I bought five rolls of it, since you can only buy it in bulk at the moment. I was stingy and cautious with my first roll, one because it was expensive and two because no one has a set formula to get the most ideal results from this film. You can shoot anywhere from 100-400 ISO, but I’ve been some shots that are 50 and 800, and they look nice. It took me about a month to fill my roll, so it had three different shoots on it.

Image

This was my first shot with the film. Since the film’s effects show up best with foliage present, I thought my favorite view of the river on my campus would be perfect. I was not disappointed. I took this on my way to board the buses for a trip with the Marching Band.

I knew the school we were going to had a grass football field, and I was curious to see what results it would have. I shot these with an ISO of 200, and over exposed one stop. The colors are nice and rich, but a little too dark for my taste.
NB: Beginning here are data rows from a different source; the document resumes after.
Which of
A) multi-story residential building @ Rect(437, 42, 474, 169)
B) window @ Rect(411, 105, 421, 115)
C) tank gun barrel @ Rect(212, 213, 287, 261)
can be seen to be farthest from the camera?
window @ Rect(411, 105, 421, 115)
I do enjoy the effect the film has on skin, though.

The film traveled with me on my adventure to the Packard Plant as well. I wanted to see what sort of results I would get without foliage present. It created an other-worldly effect, which was appropriate, considering my subject matter.

My last stop my film made was a cider mill/pumpkin patch. I over exposed by two stops for a couple, and those are the photos that have a pink haze.

I’m pleased with this film. I’ve used three rolls out of five. My second roll encountered a great mishap (my x700 was being a jerk and wouldn’t rewind the film, so I had to sit under a bunch of blankets to hand rewind it, wasn’t working, scissors, tears, snot, tissues… it was a total mess,) and my third roll will be showing up on this blog shortly, since it has a whole project attached to it that is worth seeing.

I recommend checking this film out and experimenting with different ISOs- it’s a lot of fun, and I like sharing fun things with you guys!